Pietrasanta • Audrey Guttman at Futura Gallery
The exhibition focuses on the dialogue between the Belgian artist and the writer Jiri Kolar. 27 collages on display
Love, memory and the relationship between past, present and future are the themes explored in a mixture of different media
“Beyond the Face” is the title of Audrey Guttman’s exhibition, hosted by Futura Art Gallery in Pietrasanta, until August 7th. Curated by Chiara Vecchiarelli, professor at the École Normale Superiore in Paris and member of the coordinating committee of the Forum of Italian contemporary art. The exhibition focuses on the dialogue between the works of the Belgian multidisciplinary artist with those of Jiri Kolar, Czech poet and writer, revealing the deep links between the two imaginaries.
The poetics of Kolar persecuted and censored by the communist regime and imprisoned in 1953 because he was considered subversive, is in fact recalled by the mixture between texts and images that we find in the figure of Guttman. 27 collages on paper, all realized in the last year and one dated 2020, are the corpus of works present in the solo exhibition which focus on the human figure. Fragments of bodies and faces are deconstructed and reconstructed in the process of researching new connections and parallels between them and the society in which we live.
Love, memory and the relationship between past, present and future are among the themes explored here, with a harmonious mixture of different media that allows our inner contradictions to emerge without forcing them, but leading the investigation with a sensitive and delicate look at the past. The aesthetic potential of anatomical structures finds space to play with poems and clippings in a new assembly of images, words and colors with a strong compositional balance. Connections between bodies, parts of hands and faces, anthropomorphic silhouettes sampled with mechanical details, games of projections of light and shadow describe a dreamlike dimension that contemplates the strong surrealist tradition originating from the country of origin of the artist.

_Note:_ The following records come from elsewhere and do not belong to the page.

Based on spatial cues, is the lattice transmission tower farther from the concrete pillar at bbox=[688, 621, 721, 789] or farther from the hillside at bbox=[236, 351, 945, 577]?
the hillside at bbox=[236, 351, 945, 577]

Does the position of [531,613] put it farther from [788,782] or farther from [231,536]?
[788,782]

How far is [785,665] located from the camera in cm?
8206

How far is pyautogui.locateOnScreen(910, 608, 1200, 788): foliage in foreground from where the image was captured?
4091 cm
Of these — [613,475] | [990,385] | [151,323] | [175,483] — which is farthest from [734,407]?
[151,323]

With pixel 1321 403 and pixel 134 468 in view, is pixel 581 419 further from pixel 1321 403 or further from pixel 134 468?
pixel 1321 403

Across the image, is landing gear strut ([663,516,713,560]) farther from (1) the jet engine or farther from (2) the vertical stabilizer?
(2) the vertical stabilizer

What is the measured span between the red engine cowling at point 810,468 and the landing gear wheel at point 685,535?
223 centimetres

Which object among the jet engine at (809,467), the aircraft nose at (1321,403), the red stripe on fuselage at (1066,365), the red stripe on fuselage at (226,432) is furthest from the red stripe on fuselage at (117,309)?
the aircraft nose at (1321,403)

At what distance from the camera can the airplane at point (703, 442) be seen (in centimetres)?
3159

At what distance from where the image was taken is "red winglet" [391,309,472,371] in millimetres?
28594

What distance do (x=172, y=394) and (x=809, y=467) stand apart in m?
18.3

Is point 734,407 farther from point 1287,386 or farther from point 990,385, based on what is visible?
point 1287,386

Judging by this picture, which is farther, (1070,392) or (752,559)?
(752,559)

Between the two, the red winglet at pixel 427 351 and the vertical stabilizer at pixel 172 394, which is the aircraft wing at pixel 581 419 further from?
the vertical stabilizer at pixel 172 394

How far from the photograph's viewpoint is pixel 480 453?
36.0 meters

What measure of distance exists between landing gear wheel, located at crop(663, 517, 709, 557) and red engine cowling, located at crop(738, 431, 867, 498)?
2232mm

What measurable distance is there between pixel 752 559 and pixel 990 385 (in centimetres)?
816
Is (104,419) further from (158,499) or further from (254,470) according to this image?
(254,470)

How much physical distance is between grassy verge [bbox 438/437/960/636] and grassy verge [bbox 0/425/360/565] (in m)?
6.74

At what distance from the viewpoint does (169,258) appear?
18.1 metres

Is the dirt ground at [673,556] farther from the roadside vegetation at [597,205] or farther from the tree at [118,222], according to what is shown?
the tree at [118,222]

The aesthetic potential of the anatomical structures play with poems and cutouts in an unpublished assemblage
The femininity that characterizes some of the subjects finds in the sinuous lines a further field of expression, a space in which to free oneself. Awarded the artist residency at the Hangar Photo Art Center in Brussels, she lives and works in Paris, where she earned two masters in art history, art theory and literature and a degree in political science. In 2020 she published a book titled “Making Arrangements”; and her resume of exhibitions are already substantial, despite the young age, ranging with exhibitions from France to Belgium to Italy. “Little Athens”, the nickname with which Pietrasanta is known, draws on a historical context to decline, with this initiative, a glimpse at the future.